Riding the Dragon: Check-in Week 9

This is part of my work in the Julia Cameron Artist’s Way series. The work this time is from the book the Artist’s Way at Work: Riding the Dragon. The responses are self-examinations and assessments based on work through a daily series of exercises. While I do keep some material offline as it can be very personal and jarring, I often opt to be fairly open about my experiences, both positive and negative.

Where I work

1. Morning pages are very consistent, although I have taken weekends off here and there. I can always tell, though. However, shit is not building up nearly as much since I found a proper therapist and have made some painful but necessary steps in separating myself from my relatives. Without them pushing my buttons my head is amazingly clean.

2. I don’t feel good about my time-outs. This is partly because my efforts to have a healthier social life has responded like any garden I tend, and gone bumpercrop. Notice the keywords are “that I tend.” I’ve had a few gardens fail from neglect.

Susan Miller’s astrology zone indicates that the first part of my life has been about working through massive, HARSH, karma when it comes to all love and friendship based relationships. Apparently I’ve served my time and I’m on to the next part. This does, however, make solitary time-outs more difficult for me. I’m tempted to put efforts into buying another car, but going down to one was the smartest financial decision I’ve ever made and I don’t want to go back on that. Also, since I’m a woman of size, I’d look ridiculous on a Vespa. I may need to devise more “at home” time-outs, even if it’s just lining up youtube videos or watching the Muppet movies. I can’t be spontaneous with social invites for the most part because of transit, and mass transit while pleasant does take a big chunk of time. Also, a train line won’t be running past my apartment by 2030, and hopefully by then Mike and I will have a nice condo or townhouse plus dog.

3. Synchronicity isn’t always something I notice because it’s just so common to my life since I started practicing witchcraft in earnest. My Skeptic has been relegated to Daria fandom where she’s quite happy and useful, and I’m getting really good at turning inner criticism attacks into positive self-talk and sorting of “that’s crap/not true/strictly a sociological infection” from “OK, let’s go over an action plan.”

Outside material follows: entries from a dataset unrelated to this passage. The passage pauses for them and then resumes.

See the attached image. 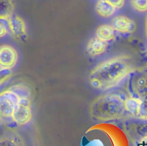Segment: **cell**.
<instances>
[{
	"mask_svg": "<svg viewBox=\"0 0 147 146\" xmlns=\"http://www.w3.org/2000/svg\"><path fill=\"white\" fill-rule=\"evenodd\" d=\"M134 70L133 58L127 54L120 55L98 64L90 72L89 80L94 88L107 90L118 85Z\"/></svg>",
	"mask_w": 147,
	"mask_h": 146,
	"instance_id": "1",
	"label": "cell"
},
{
	"mask_svg": "<svg viewBox=\"0 0 147 146\" xmlns=\"http://www.w3.org/2000/svg\"><path fill=\"white\" fill-rule=\"evenodd\" d=\"M125 99L116 93H107L96 97L91 104L90 113L95 120L106 121L122 118L125 112Z\"/></svg>",
	"mask_w": 147,
	"mask_h": 146,
	"instance_id": "2",
	"label": "cell"
},
{
	"mask_svg": "<svg viewBox=\"0 0 147 146\" xmlns=\"http://www.w3.org/2000/svg\"><path fill=\"white\" fill-rule=\"evenodd\" d=\"M30 95L29 88L22 84H16L0 93V119L11 117L21 97Z\"/></svg>",
	"mask_w": 147,
	"mask_h": 146,
	"instance_id": "3",
	"label": "cell"
},
{
	"mask_svg": "<svg viewBox=\"0 0 147 146\" xmlns=\"http://www.w3.org/2000/svg\"><path fill=\"white\" fill-rule=\"evenodd\" d=\"M127 89L131 97L147 100V69L135 70L129 74Z\"/></svg>",
	"mask_w": 147,
	"mask_h": 146,
	"instance_id": "4",
	"label": "cell"
},
{
	"mask_svg": "<svg viewBox=\"0 0 147 146\" xmlns=\"http://www.w3.org/2000/svg\"><path fill=\"white\" fill-rule=\"evenodd\" d=\"M13 120L19 125L28 123L32 119L30 95L21 97L11 116Z\"/></svg>",
	"mask_w": 147,
	"mask_h": 146,
	"instance_id": "5",
	"label": "cell"
},
{
	"mask_svg": "<svg viewBox=\"0 0 147 146\" xmlns=\"http://www.w3.org/2000/svg\"><path fill=\"white\" fill-rule=\"evenodd\" d=\"M126 111L134 117L141 120H147V100L130 97L125 99Z\"/></svg>",
	"mask_w": 147,
	"mask_h": 146,
	"instance_id": "6",
	"label": "cell"
},
{
	"mask_svg": "<svg viewBox=\"0 0 147 146\" xmlns=\"http://www.w3.org/2000/svg\"><path fill=\"white\" fill-rule=\"evenodd\" d=\"M18 53L11 45H0V68L10 69L14 68L18 62Z\"/></svg>",
	"mask_w": 147,
	"mask_h": 146,
	"instance_id": "7",
	"label": "cell"
},
{
	"mask_svg": "<svg viewBox=\"0 0 147 146\" xmlns=\"http://www.w3.org/2000/svg\"><path fill=\"white\" fill-rule=\"evenodd\" d=\"M7 22L9 31L14 38L21 41L26 38V25L21 17L17 15H13L7 20Z\"/></svg>",
	"mask_w": 147,
	"mask_h": 146,
	"instance_id": "8",
	"label": "cell"
},
{
	"mask_svg": "<svg viewBox=\"0 0 147 146\" xmlns=\"http://www.w3.org/2000/svg\"><path fill=\"white\" fill-rule=\"evenodd\" d=\"M112 26L115 30L122 33H132L137 28L135 22L125 15L114 17L112 21Z\"/></svg>",
	"mask_w": 147,
	"mask_h": 146,
	"instance_id": "9",
	"label": "cell"
},
{
	"mask_svg": "<svg viewBox=\"0 0 147 146\" xmlns=\"http://www.w3.org/2000/svg\"><path fill=\"white\" fill-rule=\"evenodd\" d=\"M0 146H26L22 137L16 131L5 132L0 137Z\"/></svg>",
	"mask_w": 147,
	"mask_h": 146,
	"instance_id": "10",
	"label": "cell"
},
{
	"mask_svg": "<svg viewBox=\"0 0 147 146\" xmlns=\"http://www.w3.org/2000/svg\"><path fill=\"white\" fill-rule=\"evenodd\" d=\"M107 46L106 41L95 37L88 41L86 46V50L89 55L94 57L103 53L106 50Z\"/></svg>",
	"mask_w": 147,
	"mask_h": 146,
	"instance_id": "11",
	"label": "cell"
},
{
	"mask_svg": "<svg viewBox=\"0 0 147 146\" xmlns=\"http://www.w3.org/2000/svg\"><path fill=\"white\" fill-rule=\"evenodd\" d=\"M115 30L112 26L107 24H103L100 25L96 30V37L107 41L111 40L115 37Z\"/></svg>",
	"mask_w": 147,
	"mask_h": 146,
	"instance_id": "12",
	"label": "cell"
},
{
	"mask_svg": "<svg viewBox=\"0 0 147 146\" xmlns=\"http://www.w3.org/2000/svg\"><path fill=\"white\" fill-rule=\"evenodd\" d=\"M95 10L100 16L107 18L114 13L115 8L106 0H99L96 3Z\"/></svg>",
	"mask_w": 147,
	"mask_h": 146,
	"instance_id": "13",
	"label": "cell"
},
{
	"mask_svg": "<svg viewBox=\"0 0 147 146\" xmlns=\"http://www.w3.org/2000/svg\"><path fill=\"white\" fill-rule=\"evenodd\" d=\"M14 11L13 0H0V19L7 20L13 15Z\"/></svg>",
	"mask_w": 147,
	"mask_h": 146,
	"instance_id": "14",
	"label": "cell"
},
{
	"mask_svg": "<svg viewBox=\"0 0 147 146\" xmlns=\"http://www.w3.org/2000/svg\"><path fill=\"white\" fill-rule=\"evenodd\" d=\"M133 7L140 12L147 11V0H131Z\"/></svg>",
	"mask_w": 147,
	"mask_h": 146,
	"instance_id": "15",
	"label": "cell"
},
{
	"mask_svg": "<svg viewBox=\"0 0 147 146\" xmlns=\"http://www.w3.org/2000/svg\"><path fill=\"white\" fill-rule=\"evenodd\" d=\"M12 74L11 70L0 68V86L9 80L12 76Z\"/></svg>",
	"mask_w": 147,
	"mask_h": 146,
	"instance_id": "16",
	"label": "cell"
},
{
	"mask_svg": "<svg viewBox=\"0 0 147 146\" xmlns=\"http://www.w3.org/2000/svg\"><path fill=\"white\" fill-rule=\"evenodd\" d=\"M9 27L7 20L0 19V38L5 37L9 33Z\"/></svg>",
	"mask_w": 147,
	"mask_h": 146,
	"instance_id": "17",
	"label": "cell"
},
{
	"mask_svg": "<svg viewBox=\"0 0 147 146\" xmlns=\"http://www.w3.org/2000/svg\"><path fill=\"white\" fill-rule=\"evenodd\" d=\"M115 8L120 9L125 4V0H106Z\"/></svg>",
	"mask_w": 147,
	"mask_h": 146,
	"instance_id": "18",
	"label": "cell"
},
{
	"mask_svg": "<svg viewBox=\"0 0 147 146\" xmlns=\"http://www.w3.org/2000/svg\"><path fill=\"white\" fill-rule=\"evenodd\" d=\"M139 141V146H147V137L141 139Z\"/></svg>",
	"mask_w": 147,
	"mask_h": 146,
	"instance_id": "19",
	"label": "cell"
},
{
	"mask_svg": "<svg viewBox=\"0 0 147 146\" xmlns=\"http://www.w3.org/2000/svg\"><path fill=\"white\" fill-rule=\"evenodd\" d=\"M145 32H146V37H147V16H146V21H145Z\"/></svg>",
	"mask_w": 147,
	"mask_h": 146,
	"instance_id": "20",
	"label": "cell"
}]
</instances>
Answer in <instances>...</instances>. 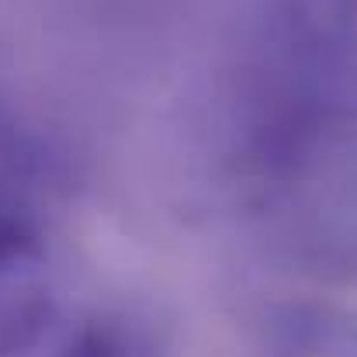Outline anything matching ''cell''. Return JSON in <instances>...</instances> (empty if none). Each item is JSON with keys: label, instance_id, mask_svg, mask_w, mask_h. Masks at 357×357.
Wrapping results in <instances>:
<instances>
[{"label": "cell", "instance_id": "obj_2", "mask_svg": "<svg viewBox=\"0 0 357 357\" xmlns=\"http://www.w3.org/2000/svg\"><path fill=\"white\" fill-rule=\"evenodd\" d=\"M38 260H42V226L31 205L10 184H0V274Z\"/></svg>", "mask_w": 357, "mask_h": 357}, {"label": "cell", "instance_id": "obj_3", "mask_svg": "<svg viewBox=\"0 0 357 357\" xmlns=\"http://www.w3.org/2000/svg\"><path fill=\"white\" fill-rule=\"evenodd\" d=\"M56 357H146L121 330L115 326H84Z\"/></svg>", "mask_w": 357, "mask_h": 357}, {"label": "cell", "instance_id": "obj_1", "mask_svg": "<svg viewBox=\"0 0 357 357\" xmlns=\"http://www.w3.org/2000/svg\"><path fill=\"white\" fill-rule=\"evenodd\" d=\"M49 319V288L38 264L0 274V357L28 347Z\"/></svg>", "mask_w": 357, "mask_h": 357}]
</instances>
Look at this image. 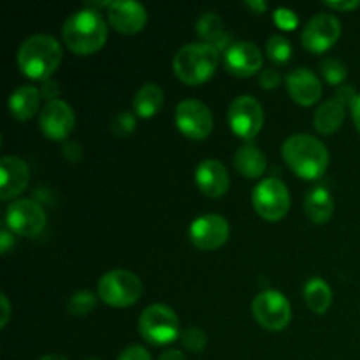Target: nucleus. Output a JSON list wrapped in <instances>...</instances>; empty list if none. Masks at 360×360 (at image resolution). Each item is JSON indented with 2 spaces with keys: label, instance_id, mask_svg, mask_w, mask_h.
Segmentation results:
<instances>
[{
  "label": "nucleus",
  "instance_id": "1",
  "mask_svg": "<svg viewBox=\"0 0 360 360\" xmlns=\"http://www.w3.org/2000/svg\"><path fill=\"white\" fill-rule=\"evenodd\" d=\"M62 37L70 51L77 55H91L104 46L108 39V25L98 11L83 7L67 18Z\"/></svg>",
  "mask_w": 360,
  "mask_h": 360
},
{
  "label": "nucleus",
  "instance_id": "2",
  "mask_svg": "<svg viewBox=\"0 0 360 360\" xmlns=\"http://www.w3.org/2000/svg\"><path fill=\"white\" fill-rule=\"evenodd\" d=\"M285 162L292 171L304 179H319L329 165V150L309 134H294L281 146Z\"/></svg>",
  "mask_w": 360,
  "mask_h": 360
},
{
  "label": "nucleus",
  "instance_id": "3",
  "mask_svg": "<svg viewBox=\"0 0 360 360\" xmlns=\"http://www.w3.org/2000/svg\"><path fill=\"white\" fill-rule=\"evenodd\" d=\"M62 62V46L53 35L34 34L21 42L18 65L32 79H49Z\"/></svg>",
  "mask_w": 360,
  "mask_h": 360
},
{
  "label": "nucleus",
  "instance_id": "4",
  "mask_svg": "<svg viewBox=\"0 0 360 360\" xmlns=\"http://www.w3.org/2000/svg\"><path fill=\"white\" fill-rule=\"evenodd\" d=\"M220 63V51L207 42H190L178 49L172 60L174 74L185 84L206 83Z\"/></svg>",
  "mask_w": 360,
  "mask_h": 360
},
{
  "label": "nucleus",
  "instance_id": "5",
  "mask_svg": "<svg viewBox=\"0 0 360 360\" xmlns=\"http://www.w3.org/2000/svg\"><path fill=\"white\" fill-rule=\"evenodd\" d=\"M97 294L108 306L127 308L139 301L143 281L137 274L127 269H112L98 280Z\"/></svg>",
  "mask_w": 360,
  "mask_h": 360
},
{
  "label": "nucleus",
  "instance_id": "6",
  "mask_svg": "<svg viewBox=\"0 0 360 360\" xmlns=\"http://www.w3.org/2000/svg\"><path fill=\"white\" fill-rule=\"evenodd\" d=\"M139 333L148 343L169 345L181 336V323L174 309L165 304H151L141 313Z\"/></svg>",
  "mask_w": 360,
  "mask_h": 360
},
{
  "label": "nucleus",
  "instance_id": "7",
  "mask_svg": "<svg viewBox=\"0 0 360 360\" xmlns=\"http://www.w3.org/2000/svg\"><path fill=\"white\" fill-rule=\"evenodd\" d=\"M252 202L257 213L269 221L281 220L290 210V193L278 178H266L253 188Z\"/></svg>",
  "mask_w": 360,
  "mask_h": 360
},
{
  "label": "nucleus",
  "instance_id": "8",
  "mask_svg": "<svg viewBox=\"0 0 360 360\" xmlns=\"http://www.w3.org/2000/svg\"><path fill=\"white\" fill-rule=\"evenodd\" d=\"M229 125L245 141L255 139L264 127V109L252 95H239L229 105Z\"/></svg>",
  "mask_w": 360,
  "mask_h": 360
},
{
  "label": "nucleus",
  "instance_id": "9",
  "mask_svg": "<svg viewBox=\"0 0 360 360\" xmlns=\"http://www.w3.org/2000/svg\"><path fill=\"white\" fill-rule=\"evenodd\" d=\"M252 311L260 327L267 330L285 329L292 320L290 302L278 290H264L255 295Z\"/></svg>",
  "mask_w": 360,
  "mask_h": 360
},
{
  "label": "nucleus",
  "instance_id": "10",
  "mask_svg": "<svg viewBox=\"0 0 360 360\" xmlns=\"http://www.w3.org/2000/svg\"><path fill=\"white\" fill-rule=\"evenodd\" d=\"M174 118L178 130L188 139H204L213 130L211 109L197 98H186L179 102Z\"/></svg>",
  "mask_w": 360,
  "mask_h": 360
},
{
  "label": "nucleus",
  "instance_id": "11",
  "mask_svg": "<svg viewBox=\"0 0 360 360\" xmlns=\"http://www.w3.org/2000/svg\"><path fill=\"white\" fill-rule=\"evenodd\" d=\"M6 225L16 234L35 238L46 227V213L35 200L18 199L7 207Z\"/></svg>",
  "mask_w": 360,
  "mask_h": 360
},
{
  "label": "nucleus",
  "instance_id": "12",
  "mask_svg": "<svg viewBox=\"0 0 360 360\" xmlns=\"http://www.w3.org/2000/svg\"><path fill=\"white\" fill-rule=\"evenodd\" d=\"M341 35V21L330 13H319L306 23L301 41L306 49L323 53L333 48Z\"/></svg>",
  "mask_w": 360,
  "mask_h": 360
},
{
  "label": "nucleus",
  "instance_id": "13",
  "mask_svg": "<svg viewBox=\"0 0 360 360\" xmlns=\"http://www.w3.org/2000/svg\"><path fill=\"white\" fill-rule=\"evenodd\" d=\"M355 88L352 84H341L334 91L333 97L319 105L315 112V129L320 134H333L343 125L345 115H347V105L352 104L355 98Z\"/></svg>",
  "mask_w": 360,
  "mask_h": 360
},
{
  "label": "nucleus",
  "instance_id": "14",
  "mask_svg": "<svg viewBox=\"0 0 360 360\" xmlns=\"http://www.w3.org/2000/svg\"><path fill=\"white\" fill-rule=\"evenodd\" d=\"M231 229L221 214L207 213L190 224L188 238L199 250H217L227 243Z\"/></svg>",
  "mask_w": 360,
  "mask_h": 360
},
{
  "label": "nucleus",
  "instance_id": "15",
  "mask_svg": "<svg viewBox=\"0 0 360 360\" xmlns=\"http://www.w3.org/2000/svg\"><path fill=\"white\" fill-rule=\"evenodd\" d=\"M74 123H76L74 109L62 98L46 102L41 115H39V127L44 132V136H48L53 141L67 139L69 134L72 132Z\"/></svg>",
  "mask_w": 360,
  "mask_h": 360
},
{
  "label": "nucleus",
  "instance_id": "16",
  "mask_svg": "<svg viewBox=\"0 0 360 360\" xmlns=\"http://www.w3.org/2000/svg\"><path fill=\"white\" fill-rule=\"evenodd\" d=\"M108 20L122 34H136L146 25L148 14L143 4L136 0H115L108 7Z\"/></svg>",
  "mask_w": 360,
  "mask_h": 360
},
{
  "label": "nucleus",
  "instance_id": "17",
  "mask_svg": "<svg viewBox=\"0 0 360 360\" xmlns=\"http://www.w3.org/2000/svg\"><path fill=\"white\" fill-rule=\"evenodd\" d=\"M30 181V171L25 160L16 155H4L0 158V197L4 200L20 195Z\"/></svg>",
  "mask_w": 360,
  "mask_h": 360
},
{
  "label": "nucleus",
  "instance_id": "18",
  "mask_svg": "<svg viewBox=\"0 0 360 360\" xmlns=\"http://www.w3.org/2000/svg\"><path fill=\"white\" fill-rule=\"evenodd\" d=\"M225 67L234 76H253L257 70L262 69V53L250 41L232 42L231 48L225 51Z\"/></svg>",
  "mask_w": 360,
  "mask_h": 360
},
{
  "label": "nucleus",
  "instance_id": "19",
  "mask_svg": "<svg viewBox=\"0 0 360 360\" xmlns=\"http://www.w3.org/2000/svg\"><path fill=\"white\" fill-rule=\"evenodd\" d=\"M287 88L290 97L301 105H311L322 97V81L306 67H297L288 72Z\"/></svg>",
  "mask_w": 360,
  "mask_h": 360
},
{
  "label": "nucleus",
  "instance_id": "20",
  "mask_svg": "<svg viewBox=\"0 0 360 360\" xmlns=\"http://www.w3.org/2000/svg\"><path fill=\"white\" fill-rule=\"evenodd\" d=\"M195 183L207 197L218 199L229 190V172L221 162L207 158L197 165Z\"/></svg>",
  "mask_w": 360,
  "mask_h": 360
},
{
  "label": "nucleus",
  "instance_id": "21",
  "mask_svg": "<svg viewBox=\"0 0 360 360\" xmlns=\"http://www.w3.org/2000/svg\"><path fill=\"white\" fill-rule=\"evenodd\" d=\"M195 30L204 42L213 44L218 51H227L231 48V34L225 30L224 21L217 13L200 14L195 23Z\"/></svg>",
  "mask_w": 360,
  "mask_h": 360
},
{
  "label": "nucleus",
  "instance_id": "22",
  "mask_svg": "<svg viewBox=\"0 0 360 360\" xmlns=\"http://www.w3.org/2000/svg\"><path fill=\"white\" fill-rule=\"evenodd\" d=\"M41 90L34 84H21L11 94L9 109L11 115L18 120H30L41 105Z\"/></svg>",
  "mask_w": 360,
  "mask_h": 360
},
{
  "label": "nucleus",
  "instance_id": "23",
  "mask_svg": "<svg viewBox=\"0 0 360 360\" xmlns=\"http://www.w3.org/2000/svg\"><path fill=\"white\" fill-rule=\"evenodd\" d=\"M304 211L306 217L313 221V224H326L334 211V200L329 190L323 186H316L311 192H308L304 200Z\"/></svg>",
  "mask_w": 360,
  "mask_h": 360
},
{
  "label": "nucleus",
  "instance_id": "24",
  "mask_svg": "<svg viewBox=\"0 0 360 360\" xmlns=\"http://www.w3.org/2000/svg\"><path fill=\"white\" fill-rule=\"evenodd\" d=\"M234 167L246 178H259L267 167L266 155L253 144H245L236 151Z\"/></svg>",
  "mask_w": 360,
  "mask_h": 360
},
{
  "label": "nucleus",
  "instance_id": "25",
  "mask_svg": "<svg viewBox=\"0 0 360 360\" xmlns=\"http://www.w3.org/2000/svg\"><path fill=\"white\" fill-rule=\"evenodd\" d=\"M164 105V90L157 83H146L136 91L134 111L141 118H151Z\"/></svg>",
  "mask_w": 360,
  "mask_h": 360
},
{
  "label": "nucleus",
  "instance_id": "26",
  "mask_svg": "<svg viewBox=\"0 0 360 360\" xmlns=\"http://www.w3.org/2000/svg\"><path fill=\"white\" fill-rule=\"evenodd\" d=\"M304 299L309 309L322 315L333 302V290L322 278H311L304 287Z\"/></svg>",
  "mask_w": 360,
  "mask_h": 360
},
{
  "label": "nucleus",
  "instance_id": "27",
  "mask_svg": "<svg viewBox=\"0 0 360 360\" xmlns=\"http://www.w3.org/2000/svg\"><path fill=\"white\" fill-rule=\"evenodd\" d=\"M266 51H267V58L274 63H287L288 60L292 58V44L287 37L280 34H274L267 39L266 42Z\"/></svg>",
  "mask_w": 360,
  "mask_h": 360
},
{
  "label": "nucleus",
  "instance_id": "28",
  "mask_svg": "<svg viewBox=\"0 0 360 360\" xmlns=\"http://www.w3.org/2000/svg\"><path fill=\"white\" fill-rule=\"evenodd\" d=\"M97 306V295L90 290H77L70 295L69 302H67V309L70 315L84 316L91 313Z\"/></svg>",
  "mask_w": 360,
  "mask_h": 360
},
{
  "label": "nucleus",
  "instance_id": "29",
  "mask_svg": "<svg viewBox=\"0 0 360 360\" xmlns=\"http://www.w3.org/2000/svg\"><path fill=\"white\" fill-rule=\"evenodd\" d=\"M320 70H322L327 83L333 84V86H338V84L341 86L348 76V70L345 67V63L341 60L333 58V56H327V58H323L320 62Z\"/></svg>",
  "mask_w": 360,
  "mask_h": 360
},
{
  "label": "nucleus",
  "instance_id": "30",
  "mask_svg": "<svg viewBox=\"0 0 360 360\" xmlns=\"http://www.w3.org/2000/svg\"><path fill=\"white\" fill-rule=\"evenodd\" d=\"M179 338H181L183 347L188 352H193V354H200L207 345L206 334L199 327H186Z\"/></svg>",
  "mask_w": 360,
  "mask_h": 360
},
{
  "label": "nucleus",
  "instance_id": "31",
  "mask_svg": "<svg viewBox=\"0 0 360 360\" xmlns=\"http://www.w3.org/2000/svg\"><path fill=\"white\" fill-rule=\"evenodd\" d=\"M136 115L130 111H118L115 116L111 118V130L116 134L118 137H125L130 136L136 129Z\"/></svg>",
  "mask_w": 360,
  "mask_h": 360
},
{
  "label": "nucleus",
  "instance_id": "32",
  "mask_svg": "<svg viewBox=\"0 0 360 360\" xmlns=\"http://www.w3.org/2000/svg\"><path fill=\"white\" fill-rule=\"evenodd\" d=\"M273 16H274V23H276L280 28H283V30H294V28L299 25L297 13H294V11L288 9V7H278V9L274 11Z\"/></svg>",
  "mask_w": 360,
  "mask_h": 360
},
{
  "label": "nucleus",
  "instance_id": "33",
  "mask_svg": "<svg viewBox=\"0 0 360 360\" xmlns=\"http://www.w3.org/2000/svg\"><path fill=\"white\" fill-rule=\"evenodd\" d=\"M259 83H260V86L266 88V90H274V88L280 86L281 74L278 72L276 69H271V67H269V69L260 70Z\"/></svg>",
  "mask_w": 360,
  "mask_h": 360
},
{
  "label": "nucleus",
  "instance_id": "34",
  "mask_svg": "<svg viewBox=\"0 0 360 360\" xmlns=\"http://www.w3.org/2000/svg\"><path fill=\"white\" fill-rule=\"evenodd\" d=\"M118 360H151V355L148 354L146 348L139 347V345H134V347L125 348Z\"/></svg>",
  "mask_w": 360,
  "mask_h": 360
},
{
  "label": "nucleus",
  "instance_id": "35",
  "mask_svg": "<svg viewBox=\"0 0 360 360\" xmlns=\"http://www.w3.org/2000/svg\"><path fill=\"white\" fill-rule=\"evenodd\" d=\"M60 86L56 81H51V79H46L42 81V86H41V95L42 98H46L48 102L51 101H58V95H60Z\"/></svg>",
  "mask_w": 360,
  "mask_h": 360
},
{
  "label": "nucleus",
  "instance_id": "36",
  "mask_svg": "<svg viewBox=\"0 0 360 360\" xmlns=\"http://www.w3.org/2000/svg\"><path fill=\"white\" fill-rule=\"evenodd\" d=\"M13 245H14V236L11 234V229L4 224L2 232H0V252L7 253Z\"/></svg>",
  "mask_w": 360,
  "mask_h": 360
},
{
  "label": "nucleus",
  "instance_id": "37",
  "mask_svg": "<svg viewBox=\"0 0 360 360\" xmlns=\"http://www.w3.org/2000/svg\"><path fill=\"white\" fill-rule=\"evenodd\" d=\"M323 4L338 11H352L360 6V0H338V2H334V0H326Z\"/></svg>",
  "mask_w": 360,
  "mask_h": 360
},
{
  "label": "nucleus",
  "instance_id": "38",
  "mask_svg": "<svg viewBox=\"0 0 360 360\" xmlns=\"http://www.w3.org/2000/svg\"><path fill=\"white\" fill-rule=\"evenodd\" d=\"M0 304H2V319H0V329H6L11 319V304L6 294H0Z\"/></svg>",
  "mask_w": 360,
  "mask_h": 360
},
{
  "label": "nucleus",
  "instance_id": "39",
  "mask_svg": "<svg viewBox=\"0 0 360 360\" xmlns=\"http://www.w3.org/2000/svg\"><path fill=\"white\" fill-rule=\"evenodd\" d=\"M63 155L70 158V160H77L81 157V146L77 143H72V141L65 143L63 144Z\"/></svg>",
  "mask_w": 360,
  "mask_h": 360
},
{
  "label": "nucleus",
  "instance_id": "40",
  "mask_svg": "<svg viewBox=\"0 0 360 360\" xmlns=\"http://www.w3.org/2000/svg\"><path fill=\"white\" fill-rule=\"evenodd\" d=\"M350 109H352V118H354L355 127H357V130L360 132V94L355 95V98L350 104Z\"/></svg>",
  "mask_w": 360,
  "mask_h": 360
},
{
  "label": "nucleus",
  "instance_id": "41",
  "mask_svg": "<svg viewBox=\"0 0 360 360\" xmlns=\"http://www.w3.org/2000/svg\"><path fill=\"white\" fill-rule=\"evenodd\" d=\"M158 360H186V359L179 350H167L158 357Z\"/></svg>",
  "mask_w": 360,
  "mask_h": 360
},
{
  "label": "nucleus",
  "instance_id": "42",
  "mask_svg": "<svg viewBox=\"0 0 360 360\" xmlns=\"http://www.w3.org/2000/svg\"><path fill=\"white\" fill-rule=\"evenodd\" d=\"M246 6L252 7L257 13H262V11L267 9V4L262 2V0H246Z\"/></svg>",
  "mask_w": 360,
  "mask_h": 360
},
{
  "label": "nucleus",
  "instance_id": "43",
  "mask_svg": "<svg viewBox=\"0 0 360 360\" xmlns=\"http://www.w3.org/2000/svg\"><path fill=\"white\" fill-rule=\"evenodd\" d=\"M39 360H67V359H65V357H62V355L49 354V355H44V357H41Z\"/></svg>",
  "mask_w": 360,
  "mask_h": 360
},
{
  "label": "nucleus",
  "instance_id": "44",
  "mask_svg": "<svg viewBox=\"0 0 360 360\" xmlns=\"http://www.w3.org/2000/svg\"><path fill=\"white\" fill-rule=\"evenodd\" d=\"M91 360H97V359H91Z\"/></svg>",
  "mask_w": 360,
  "mask_h": 360
}]
</instances>
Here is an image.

4. I’m both good and bad at self-care. My weekly skin and hair care routines have slid – in part because water aerobics has me confused as to whether the hair care treatments do a damn bit of good. (Vinegar on my hair after does help.) I sussed out that back pain has been interfering with my writing productivity, and telltale finger twitches have let me know I need my ergonomic keyboard back. So I now have a Futurama cast member’s head to sit on – it’s temporary, until we get a proper ergonomic chair. So I’m addressing issues, but skipping some stuff, too. I don’t have to be perfect anymore – thank the gods I’m out of corporate.